One very good tool for stress management is EFT (Emotional Freedom Technique). EFT is similar to acupuncture but works without needles. It is a free and simple way to help release emotional baggage quickly. Even children can learn and benefit from it.
Exercise is one of the best natural stress relievers in the world. It has been used as a natural remedy for anxiety due its powerful ability to cause the release of endorphins in the brain. Endorphins are the “feel good” hormones and act as the body’s natural painkillers and antidepressants. The negative effects of stress are increased in those who fail to exercise regularly. Yoga or yoga alternatives can produce some of the same benefits as exercise by reinforcing the mind-body connection, improving self-esteem and controlling anxiety.
Acupuncture has been used more and more regularly to treat stress-related disorders. These include psychiatric disorders, autoimmune diseases, infertility and depression. Acupuncture can initiate changes in the cardiovascular/immune systems such as increasing protective T-cell growth and encouraging healthy cellular immuno-responses.
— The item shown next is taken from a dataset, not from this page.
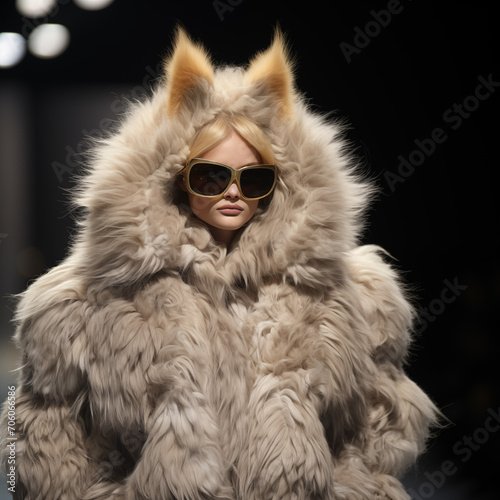 Fashion model wearing fur coat on grey background walks and posing on the runway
Because of its ability to regulate the nervous system, acupuncture is one of the best treatments for patients who are recovering from heart disease.
#4 A Healthy Diet
One of the most important things you can do for yourself is to feed your body well. A nutrient-dense diet that includes trace minerals, healthy fats, vitamins, amino acids and antioxidants is critical to ensuring that your brain and body can handle stress the most efficient way possible.
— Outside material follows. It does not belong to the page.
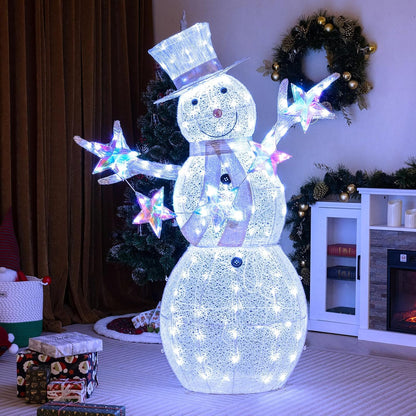 Tangkula 5 FT Christmas Lighted Snowman Holding String of Iridescent Stars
Foods high in B vitamins — raw or cultured dairy products, grass-feed beef, poultry, green leafy vegetables, brewer’s yeast and nutritional yeast
Foods high in protein — bone broth powder, lentils, wild-caught fish, natto, black beans and raw cheese
Foods high in calcium and magnesium — cruciferous vegetables such as broccoli, cabbage,
Brussels sprouts, beans/legumes and organic yogurt
Foods high in healthy fats — coconut oil, avocado, olive oil, fish oil, nuts and seeds
Try to avoid the following foods as they can increase stress levels:
- Processed/refined foods
- High levels of alcohol and caffeine
- Refined vegetable oils
- Foods high in sugar
#5 Adaptogens and Essential Oils
Adaptogenic herbs such as ashwaganda, tulsi (holy basil), ginsing, astralagus root, licorice, rhodiola and cordyceps mushrooms (reishi, shiitake and maitake) help restore balance to the systems of the body. Adaptogens work by helping your overall bodily functions respond in healthy, balanced ways are are commonly used to help decrease the effects of cancer and other serious illnesses.
You could also consider essential oils. Myrrh, lavender, frankincense and bergamot can help reduce inflammation, improve immunity and balance hormones. Consider purchasing a diffuser to allow the oils to disperse through the air in your home or office space.
Stress is unavoidable in the day-to-day lives of the functioning American adult. However, with the right techniques, stress can be managed to prevent it from taking over your life and making you ill.